**Exercise requirements:** Quote the line containing "Viewing the photo, is" and all lines that follow it in the listing below, exactly as written.

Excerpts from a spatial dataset
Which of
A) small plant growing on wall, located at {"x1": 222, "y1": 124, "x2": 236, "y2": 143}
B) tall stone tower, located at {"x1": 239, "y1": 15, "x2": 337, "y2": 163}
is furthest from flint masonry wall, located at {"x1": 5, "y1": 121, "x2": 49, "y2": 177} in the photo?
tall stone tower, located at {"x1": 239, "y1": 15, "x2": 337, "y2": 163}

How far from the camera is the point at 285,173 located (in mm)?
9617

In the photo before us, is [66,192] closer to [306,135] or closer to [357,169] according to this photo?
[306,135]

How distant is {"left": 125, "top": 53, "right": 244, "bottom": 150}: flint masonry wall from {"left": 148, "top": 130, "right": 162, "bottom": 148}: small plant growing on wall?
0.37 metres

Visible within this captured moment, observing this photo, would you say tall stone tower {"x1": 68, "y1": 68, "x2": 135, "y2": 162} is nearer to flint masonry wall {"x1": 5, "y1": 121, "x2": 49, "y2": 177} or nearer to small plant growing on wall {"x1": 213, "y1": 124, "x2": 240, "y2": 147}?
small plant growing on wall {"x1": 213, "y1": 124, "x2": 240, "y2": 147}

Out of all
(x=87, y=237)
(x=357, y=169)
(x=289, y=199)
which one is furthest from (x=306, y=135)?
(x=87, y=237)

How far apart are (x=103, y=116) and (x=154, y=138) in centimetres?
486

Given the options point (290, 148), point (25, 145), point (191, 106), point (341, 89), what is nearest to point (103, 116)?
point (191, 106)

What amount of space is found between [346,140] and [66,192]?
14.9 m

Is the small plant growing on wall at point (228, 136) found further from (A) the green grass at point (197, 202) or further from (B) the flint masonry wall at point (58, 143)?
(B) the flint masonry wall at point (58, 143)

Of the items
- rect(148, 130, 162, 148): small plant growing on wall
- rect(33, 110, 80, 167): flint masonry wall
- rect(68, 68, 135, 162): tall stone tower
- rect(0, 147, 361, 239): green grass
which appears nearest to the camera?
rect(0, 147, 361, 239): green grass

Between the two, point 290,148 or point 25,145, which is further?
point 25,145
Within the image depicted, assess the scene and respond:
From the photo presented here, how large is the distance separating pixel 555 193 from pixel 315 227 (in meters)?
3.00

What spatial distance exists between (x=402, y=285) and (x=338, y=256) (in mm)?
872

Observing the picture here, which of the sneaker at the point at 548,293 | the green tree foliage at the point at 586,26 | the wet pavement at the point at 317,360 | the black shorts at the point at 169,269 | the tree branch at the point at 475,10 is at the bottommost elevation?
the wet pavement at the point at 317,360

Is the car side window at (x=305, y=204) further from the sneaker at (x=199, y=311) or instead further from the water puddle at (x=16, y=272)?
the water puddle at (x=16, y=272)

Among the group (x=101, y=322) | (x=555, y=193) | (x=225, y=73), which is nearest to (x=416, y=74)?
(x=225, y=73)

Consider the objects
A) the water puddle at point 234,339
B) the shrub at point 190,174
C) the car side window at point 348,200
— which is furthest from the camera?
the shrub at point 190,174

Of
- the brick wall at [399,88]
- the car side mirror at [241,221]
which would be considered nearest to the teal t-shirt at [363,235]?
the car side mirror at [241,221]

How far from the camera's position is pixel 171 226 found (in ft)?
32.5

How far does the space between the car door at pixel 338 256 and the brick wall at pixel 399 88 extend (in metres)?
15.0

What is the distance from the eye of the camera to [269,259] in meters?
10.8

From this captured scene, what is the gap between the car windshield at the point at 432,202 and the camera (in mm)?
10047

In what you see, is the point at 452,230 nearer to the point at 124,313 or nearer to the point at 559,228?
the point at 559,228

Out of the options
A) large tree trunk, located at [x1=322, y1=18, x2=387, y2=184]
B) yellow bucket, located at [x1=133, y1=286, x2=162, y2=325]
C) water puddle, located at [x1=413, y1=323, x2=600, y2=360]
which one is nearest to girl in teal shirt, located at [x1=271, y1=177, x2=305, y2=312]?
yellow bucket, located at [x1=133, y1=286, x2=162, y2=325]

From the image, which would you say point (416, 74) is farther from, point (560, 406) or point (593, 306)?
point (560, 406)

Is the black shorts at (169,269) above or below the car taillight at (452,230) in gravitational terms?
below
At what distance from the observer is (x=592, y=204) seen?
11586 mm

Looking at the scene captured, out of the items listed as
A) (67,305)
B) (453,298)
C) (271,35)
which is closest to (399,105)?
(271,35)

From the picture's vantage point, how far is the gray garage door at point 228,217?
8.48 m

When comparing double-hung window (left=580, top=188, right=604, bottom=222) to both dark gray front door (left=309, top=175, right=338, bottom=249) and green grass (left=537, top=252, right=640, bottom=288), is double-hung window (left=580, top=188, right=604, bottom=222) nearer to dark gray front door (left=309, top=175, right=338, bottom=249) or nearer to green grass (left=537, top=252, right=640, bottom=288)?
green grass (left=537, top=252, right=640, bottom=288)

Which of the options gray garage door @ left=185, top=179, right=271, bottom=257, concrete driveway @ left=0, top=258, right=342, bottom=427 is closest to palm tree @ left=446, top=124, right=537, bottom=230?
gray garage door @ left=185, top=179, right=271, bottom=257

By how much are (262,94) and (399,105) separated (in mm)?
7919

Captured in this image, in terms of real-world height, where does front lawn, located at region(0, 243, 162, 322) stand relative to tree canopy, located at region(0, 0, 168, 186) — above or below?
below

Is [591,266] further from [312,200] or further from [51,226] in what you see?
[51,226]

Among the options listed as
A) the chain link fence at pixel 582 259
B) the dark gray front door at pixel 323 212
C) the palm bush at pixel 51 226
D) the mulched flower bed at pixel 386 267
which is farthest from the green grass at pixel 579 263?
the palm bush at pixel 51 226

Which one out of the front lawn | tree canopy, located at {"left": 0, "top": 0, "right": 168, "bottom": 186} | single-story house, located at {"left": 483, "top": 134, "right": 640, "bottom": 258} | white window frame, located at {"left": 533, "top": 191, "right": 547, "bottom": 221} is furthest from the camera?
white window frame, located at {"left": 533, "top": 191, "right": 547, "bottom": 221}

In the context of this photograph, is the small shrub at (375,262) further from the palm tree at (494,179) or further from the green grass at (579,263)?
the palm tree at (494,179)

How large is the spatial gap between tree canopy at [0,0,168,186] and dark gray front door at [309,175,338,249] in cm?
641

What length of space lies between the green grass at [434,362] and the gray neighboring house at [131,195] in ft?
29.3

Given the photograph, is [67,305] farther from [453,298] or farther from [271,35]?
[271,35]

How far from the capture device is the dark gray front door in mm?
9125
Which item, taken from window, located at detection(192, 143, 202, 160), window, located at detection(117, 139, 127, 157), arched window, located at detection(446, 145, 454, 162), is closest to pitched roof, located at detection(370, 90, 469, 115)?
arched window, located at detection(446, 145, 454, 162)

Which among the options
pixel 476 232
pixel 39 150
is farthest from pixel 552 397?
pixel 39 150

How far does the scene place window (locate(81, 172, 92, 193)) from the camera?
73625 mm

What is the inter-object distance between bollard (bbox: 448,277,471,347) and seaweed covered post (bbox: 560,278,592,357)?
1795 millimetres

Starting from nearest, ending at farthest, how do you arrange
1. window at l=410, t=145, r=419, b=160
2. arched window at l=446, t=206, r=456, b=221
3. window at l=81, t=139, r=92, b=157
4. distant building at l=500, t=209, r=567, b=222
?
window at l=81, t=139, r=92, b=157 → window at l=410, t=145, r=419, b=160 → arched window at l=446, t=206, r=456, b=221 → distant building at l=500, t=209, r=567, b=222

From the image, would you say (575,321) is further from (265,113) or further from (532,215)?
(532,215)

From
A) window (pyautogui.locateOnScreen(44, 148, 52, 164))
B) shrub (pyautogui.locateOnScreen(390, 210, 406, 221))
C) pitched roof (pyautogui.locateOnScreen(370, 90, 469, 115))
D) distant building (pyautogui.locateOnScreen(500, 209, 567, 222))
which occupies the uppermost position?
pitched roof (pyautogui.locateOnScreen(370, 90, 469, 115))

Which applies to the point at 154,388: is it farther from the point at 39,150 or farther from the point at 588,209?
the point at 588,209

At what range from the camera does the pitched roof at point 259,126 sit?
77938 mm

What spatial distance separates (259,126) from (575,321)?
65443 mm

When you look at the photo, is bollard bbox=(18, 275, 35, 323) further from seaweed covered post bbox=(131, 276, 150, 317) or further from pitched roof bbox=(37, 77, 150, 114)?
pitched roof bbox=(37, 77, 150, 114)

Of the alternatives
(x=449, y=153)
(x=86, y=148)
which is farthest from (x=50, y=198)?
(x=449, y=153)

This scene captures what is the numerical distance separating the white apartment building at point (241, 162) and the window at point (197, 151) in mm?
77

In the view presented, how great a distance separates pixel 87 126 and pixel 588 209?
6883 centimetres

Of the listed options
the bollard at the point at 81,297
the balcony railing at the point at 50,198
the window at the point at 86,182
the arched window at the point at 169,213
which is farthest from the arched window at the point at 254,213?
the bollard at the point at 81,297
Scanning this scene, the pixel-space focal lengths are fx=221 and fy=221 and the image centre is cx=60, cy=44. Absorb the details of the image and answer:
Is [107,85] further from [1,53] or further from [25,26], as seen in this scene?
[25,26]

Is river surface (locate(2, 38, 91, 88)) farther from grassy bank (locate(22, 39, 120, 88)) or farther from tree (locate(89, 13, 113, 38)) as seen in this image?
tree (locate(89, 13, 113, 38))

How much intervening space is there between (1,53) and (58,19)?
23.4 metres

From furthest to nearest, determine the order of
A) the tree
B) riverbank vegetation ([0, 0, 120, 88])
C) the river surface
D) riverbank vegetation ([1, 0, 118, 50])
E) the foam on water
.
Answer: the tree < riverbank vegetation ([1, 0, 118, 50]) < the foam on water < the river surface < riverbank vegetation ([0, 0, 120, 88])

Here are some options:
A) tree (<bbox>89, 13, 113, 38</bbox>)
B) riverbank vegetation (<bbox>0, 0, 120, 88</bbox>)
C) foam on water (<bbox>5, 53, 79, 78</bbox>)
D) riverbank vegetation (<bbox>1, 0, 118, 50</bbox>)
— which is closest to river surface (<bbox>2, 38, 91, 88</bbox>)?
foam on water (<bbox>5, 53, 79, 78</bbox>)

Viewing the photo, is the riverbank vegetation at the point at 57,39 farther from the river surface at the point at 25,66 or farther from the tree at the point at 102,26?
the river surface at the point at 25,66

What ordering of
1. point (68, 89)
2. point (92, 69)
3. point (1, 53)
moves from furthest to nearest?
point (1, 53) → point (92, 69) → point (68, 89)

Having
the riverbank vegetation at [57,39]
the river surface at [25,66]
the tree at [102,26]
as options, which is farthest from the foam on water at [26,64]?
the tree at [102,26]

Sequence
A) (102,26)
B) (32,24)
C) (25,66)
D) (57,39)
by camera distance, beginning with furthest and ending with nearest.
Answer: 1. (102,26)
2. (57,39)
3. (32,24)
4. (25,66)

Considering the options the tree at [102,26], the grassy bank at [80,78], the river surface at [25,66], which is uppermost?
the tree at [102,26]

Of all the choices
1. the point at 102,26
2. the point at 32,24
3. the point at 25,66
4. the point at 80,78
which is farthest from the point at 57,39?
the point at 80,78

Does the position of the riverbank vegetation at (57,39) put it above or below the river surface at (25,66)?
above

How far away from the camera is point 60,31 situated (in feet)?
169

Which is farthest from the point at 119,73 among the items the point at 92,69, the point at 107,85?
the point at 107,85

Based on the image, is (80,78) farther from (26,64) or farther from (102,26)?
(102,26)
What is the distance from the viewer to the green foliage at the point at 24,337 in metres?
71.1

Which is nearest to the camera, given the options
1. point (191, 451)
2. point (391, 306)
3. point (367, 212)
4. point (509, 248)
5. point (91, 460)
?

**Task response:**
Viewing the photo, is the riverbank vegetation at the point at 57,39 farther from the river surface at the point at 25,66 or farther from the tree at the point at 102,26?
the river surface at the point at 25,66

What ordering of
1. point (68, 89)
2. point (92, 69)
3. point (1, 53)
moves from furthest to nearest?
point (1, 53) → point (92, 69) → point (68, 89)

Having
the riverbank vegetation at [57,39]
the river surface at [25,66]
the tree at [102,26]
as options, which is farthest from the foam on water at [26,64]?
the tree at [102,26]

Sequence
A) (102,26)
B) (32,24)
C) (25,66)
D) (57,39)
by camera distance, beginning with furthest and ending with nearest.
Answer: 1. (102,26)
2. (57,39)
3. (32,24)
4. (25,66)

Considering the options the tree at [102,26], the grassy bank at [80,78], the river surface at [25,66], which is uppermost?
the tree at [102,26]

Of all the choices
1. the point at 102,26
2. the point at 32,24
3. the point at 25,66
4. the point at 80,78
which is farthest from the point at 57,39?
the point at 80,78

Does the position of the riverbank vegetation at (57,39) put it above or below the river surface at (25,66)?
above

How far away from the camera is point 60,31 situated (in feet)?
169

Which is farthest from the point at 119,73 among the items the point at 92,69, the point at 107,85?
the point at 107,85

Based on the image, is (80,78) farther from (26,64) or farther from (102,26)?
(102,26)
What is the distance from the viewer to the green foliage at the point at 24,337 in metres?
71.1

Which is nearest to the camera, given the options
1. point (191, 451)
2. point (391, 306)
3. point (367, 212)
4. point (509, 248)
5. point (91, 460)
?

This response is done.